Yangcheongang River is a river that flows through Saengbiryang-myeon, Sancheong-gun and Sinan-myeon. It originates in Hapcheon-gun Jagulsan Mountain, passes through Ssangbaek-myeon, Hapcheon-gun and Daeui-myeon, Uiryeong-gun to flow into Sancheong and merge with the water of Dangyecheon. Finally, it converges with Gyeonghogang River and flows into Namgang River. It is also known by the name 'Saengbiryangcheon Stream.’

Over its long, 60km course from its origin, this river has nurtured the region, providing water for daily and agricultural use. The flow is gentle, however, and after the construction of the Namgang Dam, there has frequently been damage from flooding during the rainy season. There was once a time when the sweet-fish and dace caught in this river were considered delicacies, but these species have vanished after the construction of the dam.

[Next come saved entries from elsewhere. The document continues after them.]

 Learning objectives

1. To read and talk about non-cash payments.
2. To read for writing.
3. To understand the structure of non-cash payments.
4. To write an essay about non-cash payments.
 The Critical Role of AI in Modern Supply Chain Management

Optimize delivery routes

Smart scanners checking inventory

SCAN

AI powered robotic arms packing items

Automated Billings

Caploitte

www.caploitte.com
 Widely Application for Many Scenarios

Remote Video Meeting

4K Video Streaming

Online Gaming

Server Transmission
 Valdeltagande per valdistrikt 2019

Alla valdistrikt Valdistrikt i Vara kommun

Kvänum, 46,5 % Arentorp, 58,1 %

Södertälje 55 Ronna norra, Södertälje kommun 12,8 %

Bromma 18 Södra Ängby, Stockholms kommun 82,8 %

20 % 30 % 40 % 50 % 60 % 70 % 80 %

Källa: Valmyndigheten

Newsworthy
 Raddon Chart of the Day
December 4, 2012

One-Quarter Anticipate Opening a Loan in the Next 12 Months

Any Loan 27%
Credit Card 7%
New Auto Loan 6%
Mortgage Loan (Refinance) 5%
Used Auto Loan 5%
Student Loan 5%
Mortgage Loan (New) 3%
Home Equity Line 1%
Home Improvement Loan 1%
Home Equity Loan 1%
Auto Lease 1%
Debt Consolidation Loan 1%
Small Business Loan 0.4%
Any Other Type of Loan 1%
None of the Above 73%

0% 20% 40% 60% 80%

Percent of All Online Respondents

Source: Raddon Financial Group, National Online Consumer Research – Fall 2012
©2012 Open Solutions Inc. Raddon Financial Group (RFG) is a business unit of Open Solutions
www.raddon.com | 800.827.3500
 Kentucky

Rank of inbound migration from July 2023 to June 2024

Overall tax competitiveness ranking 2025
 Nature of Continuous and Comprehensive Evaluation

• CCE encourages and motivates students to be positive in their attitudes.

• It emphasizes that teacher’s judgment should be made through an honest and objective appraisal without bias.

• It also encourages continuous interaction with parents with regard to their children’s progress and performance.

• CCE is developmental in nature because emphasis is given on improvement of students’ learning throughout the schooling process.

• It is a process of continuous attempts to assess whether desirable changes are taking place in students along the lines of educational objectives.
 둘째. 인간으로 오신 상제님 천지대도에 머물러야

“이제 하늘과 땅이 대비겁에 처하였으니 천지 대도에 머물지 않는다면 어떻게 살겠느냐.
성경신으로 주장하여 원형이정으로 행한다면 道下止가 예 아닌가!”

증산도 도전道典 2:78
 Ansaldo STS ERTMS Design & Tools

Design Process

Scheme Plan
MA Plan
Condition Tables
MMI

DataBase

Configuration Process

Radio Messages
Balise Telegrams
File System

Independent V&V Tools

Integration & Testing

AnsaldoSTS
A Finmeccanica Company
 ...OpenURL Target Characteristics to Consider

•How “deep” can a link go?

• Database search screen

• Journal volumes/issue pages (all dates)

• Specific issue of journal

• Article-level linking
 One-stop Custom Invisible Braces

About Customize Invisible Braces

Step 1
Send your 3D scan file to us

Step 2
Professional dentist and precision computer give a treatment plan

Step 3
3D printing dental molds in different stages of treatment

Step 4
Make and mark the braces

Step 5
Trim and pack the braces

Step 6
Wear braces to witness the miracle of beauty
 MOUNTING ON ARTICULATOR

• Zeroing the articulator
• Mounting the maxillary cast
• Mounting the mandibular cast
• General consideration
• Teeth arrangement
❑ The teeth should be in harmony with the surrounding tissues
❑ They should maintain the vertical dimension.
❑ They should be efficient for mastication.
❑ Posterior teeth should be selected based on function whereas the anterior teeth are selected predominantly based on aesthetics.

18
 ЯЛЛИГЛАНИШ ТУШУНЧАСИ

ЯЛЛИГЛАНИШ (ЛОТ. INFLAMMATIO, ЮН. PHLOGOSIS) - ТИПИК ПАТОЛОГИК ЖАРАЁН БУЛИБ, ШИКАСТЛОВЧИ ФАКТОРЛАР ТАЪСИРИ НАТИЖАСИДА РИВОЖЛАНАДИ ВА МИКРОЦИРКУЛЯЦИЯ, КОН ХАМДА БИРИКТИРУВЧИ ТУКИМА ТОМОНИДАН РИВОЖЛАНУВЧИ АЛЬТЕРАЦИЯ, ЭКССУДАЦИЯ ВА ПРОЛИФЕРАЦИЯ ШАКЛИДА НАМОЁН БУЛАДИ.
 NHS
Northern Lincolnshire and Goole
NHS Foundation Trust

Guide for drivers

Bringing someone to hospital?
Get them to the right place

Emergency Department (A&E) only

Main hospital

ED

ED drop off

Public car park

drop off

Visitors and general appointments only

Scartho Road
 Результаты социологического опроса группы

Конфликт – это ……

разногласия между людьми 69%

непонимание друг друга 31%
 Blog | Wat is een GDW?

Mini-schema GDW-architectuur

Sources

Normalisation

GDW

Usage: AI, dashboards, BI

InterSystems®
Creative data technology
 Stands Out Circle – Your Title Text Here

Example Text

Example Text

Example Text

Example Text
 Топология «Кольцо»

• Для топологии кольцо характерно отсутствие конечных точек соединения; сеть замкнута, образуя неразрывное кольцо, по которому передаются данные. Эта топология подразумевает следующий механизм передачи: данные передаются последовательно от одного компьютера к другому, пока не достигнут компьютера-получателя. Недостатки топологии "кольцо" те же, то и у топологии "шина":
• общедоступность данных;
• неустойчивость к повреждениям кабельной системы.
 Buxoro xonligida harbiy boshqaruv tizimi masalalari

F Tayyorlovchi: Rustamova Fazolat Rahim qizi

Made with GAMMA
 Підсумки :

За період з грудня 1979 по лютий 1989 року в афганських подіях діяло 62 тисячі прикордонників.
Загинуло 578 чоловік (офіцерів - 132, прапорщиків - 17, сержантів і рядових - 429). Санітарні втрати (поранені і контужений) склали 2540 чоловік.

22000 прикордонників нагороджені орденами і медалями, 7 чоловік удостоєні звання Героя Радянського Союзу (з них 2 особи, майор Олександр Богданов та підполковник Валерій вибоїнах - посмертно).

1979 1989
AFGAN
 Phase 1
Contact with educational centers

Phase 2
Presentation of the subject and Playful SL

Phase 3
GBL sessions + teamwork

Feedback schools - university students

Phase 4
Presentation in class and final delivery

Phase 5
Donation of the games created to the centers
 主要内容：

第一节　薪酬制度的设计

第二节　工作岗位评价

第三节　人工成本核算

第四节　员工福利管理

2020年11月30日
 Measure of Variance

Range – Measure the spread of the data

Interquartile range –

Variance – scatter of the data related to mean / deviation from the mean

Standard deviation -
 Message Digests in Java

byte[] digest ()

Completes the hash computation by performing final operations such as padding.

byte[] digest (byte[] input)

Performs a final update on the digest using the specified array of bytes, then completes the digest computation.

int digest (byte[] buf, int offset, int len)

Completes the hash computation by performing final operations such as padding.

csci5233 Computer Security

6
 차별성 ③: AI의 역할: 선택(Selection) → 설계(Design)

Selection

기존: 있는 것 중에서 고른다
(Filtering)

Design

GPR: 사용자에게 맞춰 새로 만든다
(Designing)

The scenery observed along the riverside road stretching from Uiryeong to Daeui is first rate, and in the direction of Dojeon-ri in Saengbiryang-myeon, you can visit the Rock-carved Buddhas and Eoeunseowon Confucian Academy which earned royal recognition under the leadership of scholar Uam Song Si-yeol.

Jirisan Yangdansu
Jirisan Yangdansu

“Yangdansu” refers to two separate streams of water descending from different valleys, and therefore places named “Yangdansu” are located where two waterways meet and merge. Yangdansu may consist of two rivers that are equivalent in size and length, but there are also cases where one of the two rivers is shorter or narrower.

However, Yangdansu always converge into one flow, and the combined rivers merge and blend together rather than one exerting itself to be a stronger current than the other. Thus both are rendered both far more gentle and harmonious in character. If we take a moment to reflect on the symbolism of this convergence, a visit to Yangdansu may feel all the more meaningful.

As the two currents of water combine at Yangdansu, a unique topography is formed. In most cases, white beaches of sand or pebbles are formed over a broad stretch of land, and this is why Yangdansu are often favorite spots for recreation and rest.

The properties of the two currents of water that converge at Yangdansu may be different from one another: the water from a shorter valley stream tend to be colder and clearer, while water from a broad and long river will not have as low a temperature. For this reason, the point of convergence of the Yangdansu can be very dangerous for swimmers in the summertime. Even within a small area, the temperature of the water may change rapidly, which can often trigger heart failures and accidents: visitors should take extra caution.